Autour de la représentation
La note d'intention de l'auteur - metteur en scène
Entretien avec Joël Pommerat
Cendrillon,
tout comme Pinocchio
et Le Chaperon
Rouge il y
a quelques années,
sont des créations
théâtrales destinées autant aux enfants qu’aux adultes. Comme auteur,
cela vous demande-t-il un travail
d’écriture particulier, différent de celui que vous déployez dans vos
autres pièces ?
Non. J’essaie même de radicaliser
certains de mes partis pris. En tous cas de répondre aux mêmes principes d’écriture que pour mes autres
spectacles. Par exemple, je cherche à suggérer autant qu’à préciser mon propos
et mes intentions. J’essaie de trouver un équilibre entre des lignes clairement
identifiables et des zones de suggestion, des choses moins exprimées. Ce jeu
entre dit et non-dit, j’essaie de le
développer tout autant dans mon travail pour les enfants que dans mes autres
créations.
Qu’est-ce qui vous attire dans l’univers des contes ? En
avez-vous été, enfant, un grand lecteur ? Quel souvenir
en gardez-vous ?
------------------------------------
### Exercices
A) D'après l'entretien avec Joël Pommerat, à quel public sont destinées les créations théâtrales Cendrillon, Pinocchio et Le Chaperon Rouge ?
B) Pour chaque affirmation, répondez par oui ou par non selon l'entretien avec Joël Pommerat, en citant les mots décisifs du texte.
(i) Pour ses spectacles destinés aux enfants, il applique des principes d'écriture différents de ceux de ses autres pièces.
(ii) Il cherche un équilibre entre des lignes clairement identifiables et des zones de suggestion.
(iii) Il cherche à atténuer certains de ses partis pris.
C) Poursuivez l'entretien avec Joël Pommerat en rédigeant la suite qui vient après sa dernière question.

### Données fournies
------------------------------------
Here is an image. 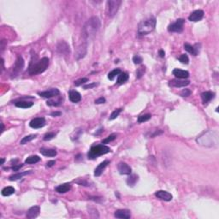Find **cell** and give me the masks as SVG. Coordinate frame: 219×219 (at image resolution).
------------------------------------
### Corrigés
A) Elles sont destinées autant aux enfants qu’aux adultes.

B)
(i) Non : « répondre aux mêmes principes d’écriture que pour mes autres spectacles ».
(ii) Oui : « J’essaie de trouver un équilibre entre des lignes clairement identifiables et des zones de suggestion ».
(iii) Non : « J’essaie même de radicaliser certains de mes partis pris ».

C)
J’en lisais beaucoup. Des histoires
qui conjuguent récits de vérité et imaginaire, fantastique. Il existait
notamment une collection de plus d’une dizaine de volumes qui s’appelait Contes et légendes populaires de…. – elle couvrait toutes les régions
françaises, mais aussi les pays et les cultures du monde entier. Je les ai
empruntés quasiment tous à la bibliothèque de mon collège. S’il m’arrive
d’écrire à partir de contes aujourd’hui,
c’est parce que je suis certain que ces histoires vont toucher les enfants bien
sûr, mais qu’elles vont
me toucher également
moi en tant
qu’adulte. Ces histoires,
ce qu’on appelle aujourd’hui des contes, ne sont pas
destinés à l’origine aux enfants, Le
Chaperon Rouge et Cendrillon (Pinocchio est à part, ce n’est
pas un conte traditionnel) sont des histoires qui à l’origine ne s’adressent
pas aux enfants, et ne sont pas du tout « enfantines », si on ne les traite pas
de façon simplifiée ou édulcorée. Les rapports entre les personnages peuvent
être violents et produisent dans l’imaginaire des émotions qui ne sont pas du
tout légères. Ce sont des émotions qui ne concernent pas seulement les enfants.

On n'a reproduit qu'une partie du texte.